Required action 1:
From the NPU excerpt, repeat word for word the passage starting at "FIG. 2 is a" and ending at "an accumulator 223.".
Required action 2:
Which numbered components of NPU 200 does the NPU excerpt list, including the parts inside its operation unit?

Document extract:
In a possible implementation of the embodiments of the disclosure, when the operation unit 120 performs the convolution operation, the quantizing unit 110 is further configured to: convert the float type input data into a short type input data, and the operation unit 120 performs the convolution operation to the converted short type input data. Thus, the quantization process can be simplified into a process of converting the float type input data into the short type input data, which can not only ensure an accuracy of the convolution process, but also can reduce a computing overhead of the quantization process.

The float type input data can be stored in the internal memory of the DSP.

In a possible implementation of the embodiments of the disclosure, the NPU 100 can be connected to the RAM through a high-speed access interface, and the RAM can obtain the short type input data from the NPU, and transfer the short type input data into the RAM, so that in the subsequent calculation process, the operation unit 120 can effectively acquire the short type input data from the RAM, and perform the convolution operation to the short type input data. That is, in the disclosure, the short type input data output by the quantizing unit 110 may be stored by the RAM.

The above RAM is the RAM of the NPU, referred to as NPURAM for short.

In order to clearly illustrate how the convolution operation is performed on the short type input data in the above embodiments of the disclosure, the disclosure provides another NPU.

FIG. 2 is a schematic diagram of an NPU 200 according to a second embodiment of the disclosure.

As illustrated in FIG. 2, the NPU 200 may include: a quantizing unit 210 and an operation unit 220. The operation unit 220 includes a first register 221, a second register 222 and an accumulator 223.

The quantizing unit 210 is configured to: convert the float type input data into short type input data, and perform the convolution operation to the converted short type input data.

The NPU 200 is connected to the RAM through the high-speed access interface. The RAM is configured to transfer the short type input data to the RAM.

The first register 221 is configured to read the short type input data from the RAM within a first cycle.

The second register 222 is configured to read at least part of network parameters stored in a PSRAM within a plurality of cycles after the first cycle, and perform a dot product operation to the at least part of the network parameters read within each cycle and the corresponding input data in the first register 221.

The accumulator 223 is configured to obtain a dot product result and perform accumulation according to the dot product result to obtain the operation result of the convolution operation.

For example, the network parameter is marked as weight′, the network parameter weight′ can be divided into 8 network parameters weight″, each weight″ is read through the bus. The convolution operation is only for the short type input data and weight″. When a certain network parameter weight″ is obtained within a certain cycle, during performing the convolution operation based on the network parameter weight″ and the short type input data, the operation unit can read a next network parameter weight″, so that the reading/loading process and the convolution calculation process can be performed in parallel, thus improving an efficiency of the convolution calculation.

For example, the input data is marked as I, the network parameter of the neural network is W, and the input data is 128 bytes, the first 4 bytes [0,3] in the input data can be read within the first cycle, the network parameters of 32 cycles are read from the second cycle to the 33rd cycle, that is, 128 bytes of network parameters. As illustrated in FIG. 3, the dot product operation is performed on the first 4 bytes of the input data and the 128 bytes of the network parameters simultaneously, and the ACC accumulates dot product operation results for the 32 cycles in total.

Crawled caption data:
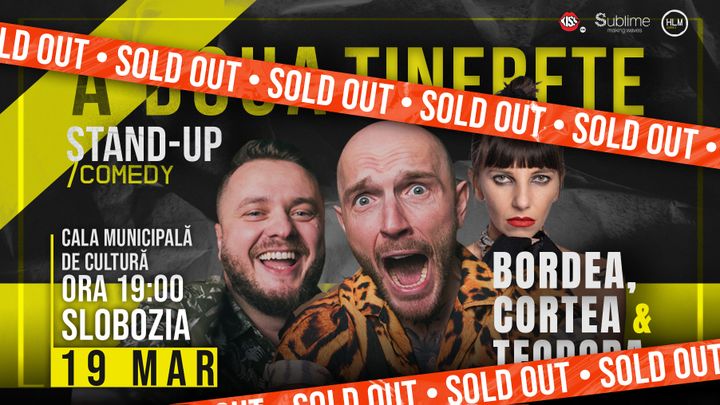 Slobozia: Stand-Up Comedy cu Bordea, Cortea și Teodora Nedelcu - A DOUA TINERETE - ora 19:00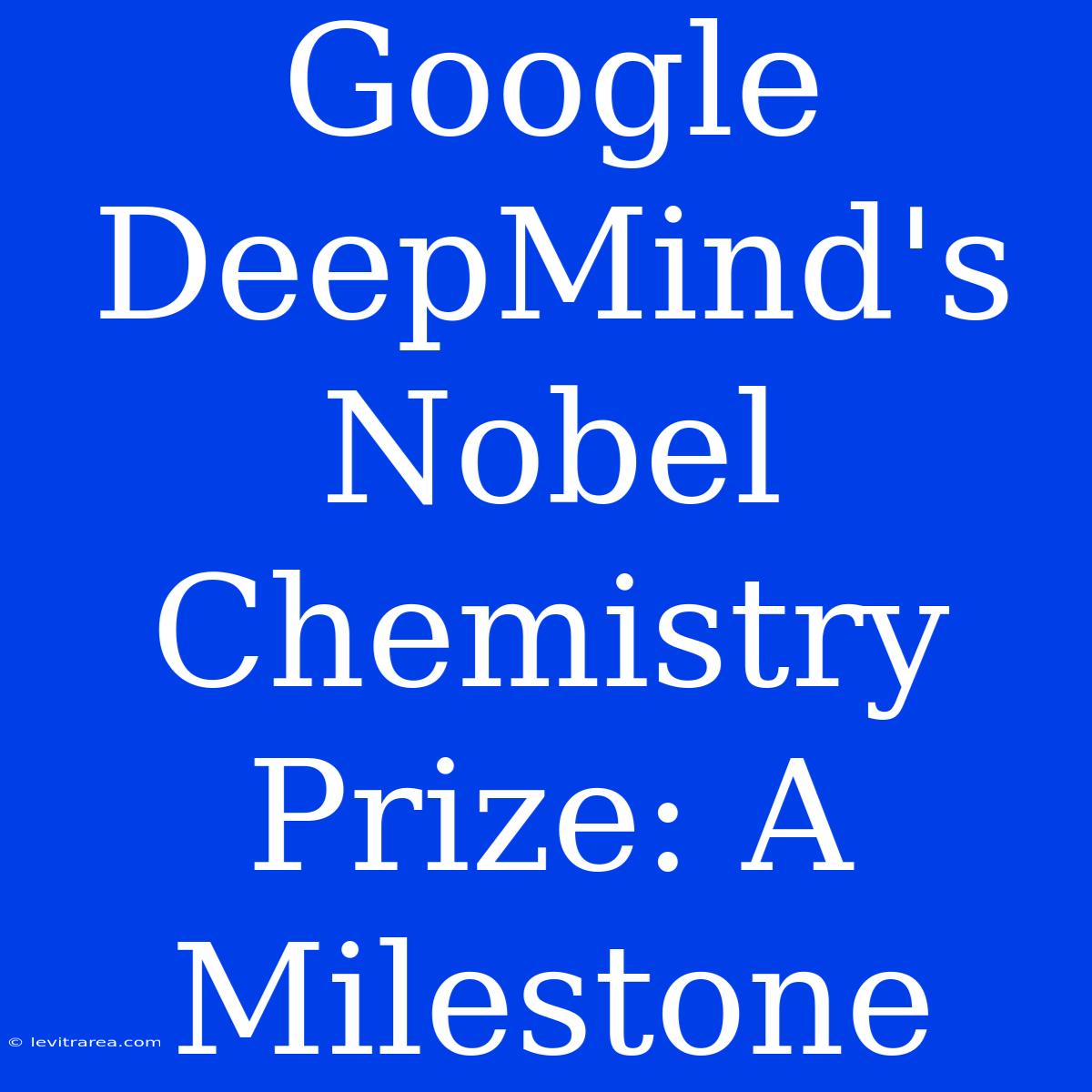 Google DeepMind's Nobel Chemistry Prize: A Milestone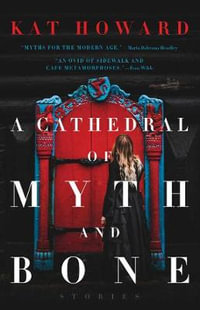 A Cathedral of Myth and Bone : Stories - Kat Howard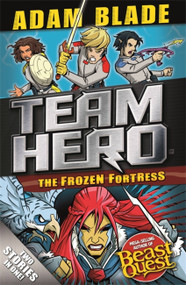 Team Hero: The Frozen Fortress (Special Bumper Book 4) by Adam Blade, 9781408355640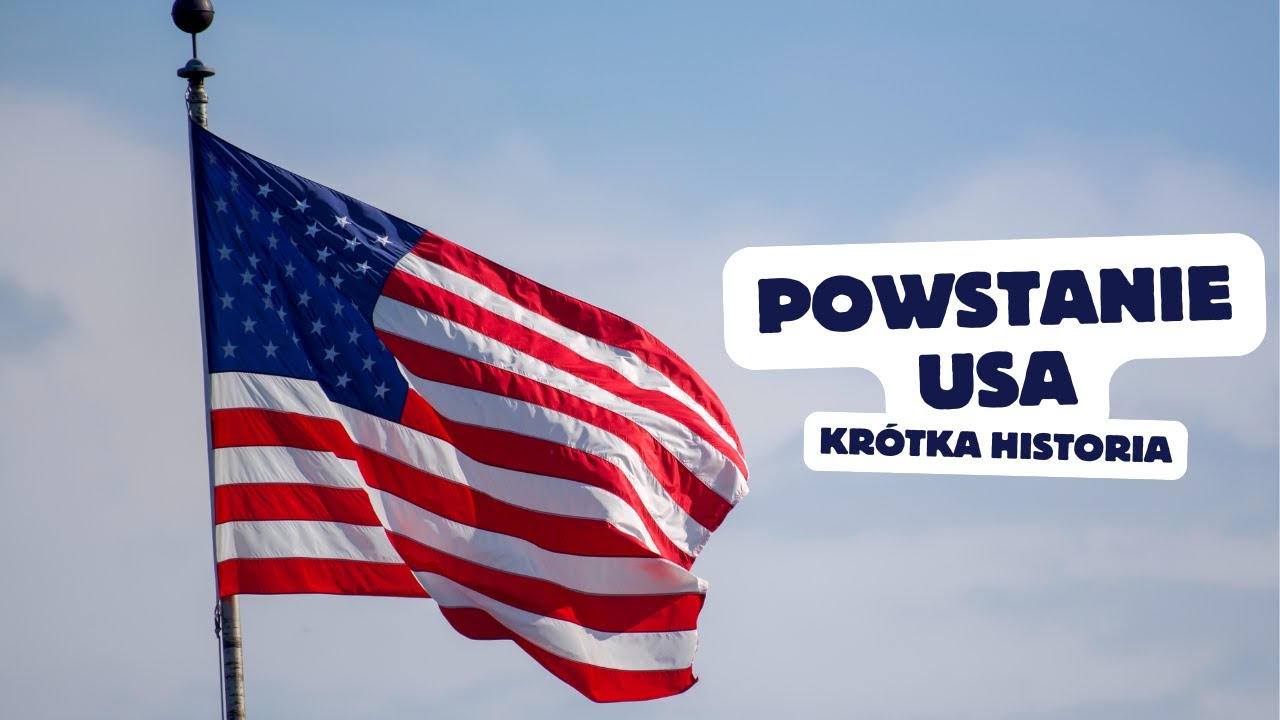 Powstanie Stan&oacute;w Zjednoczonych - kr&oacute;tka historia.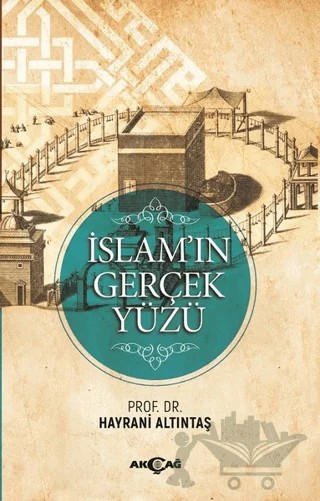 İslam'ın Gerçek Yüzü – Hayrani Altıntaş – Akçağ Yayınları kitap kapağı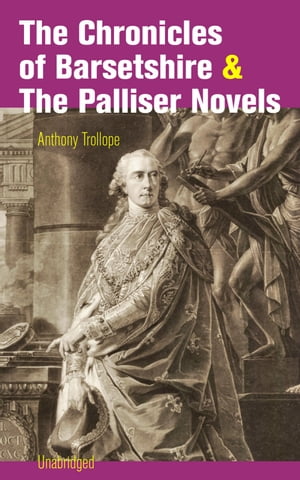 The Chronicles of Barsetshire & The Palliser Novels (Unabridged) The Warden + The Barchester Towers + Doctor Thorne + Framley Parsonage + The Small House at Allington + The Last Chronicle of Barset + Can You Forgive Her? + The Prime Mini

Expected output 1:
FIG. 2 is a schematic diagram of an NPU 200 according to a second embodiment of the disclosure.

As illustrated in FIG. 2, the NPU 200 may include: a quantizing unit 210 and an operation unit 220. The operation unit 220 includes a first register 221, a second register 222 and an accumulator 223.

Expected output 2:
- quantizing unit 210
- operation unit 220
- first register 221
- second register 222
- accumulator 223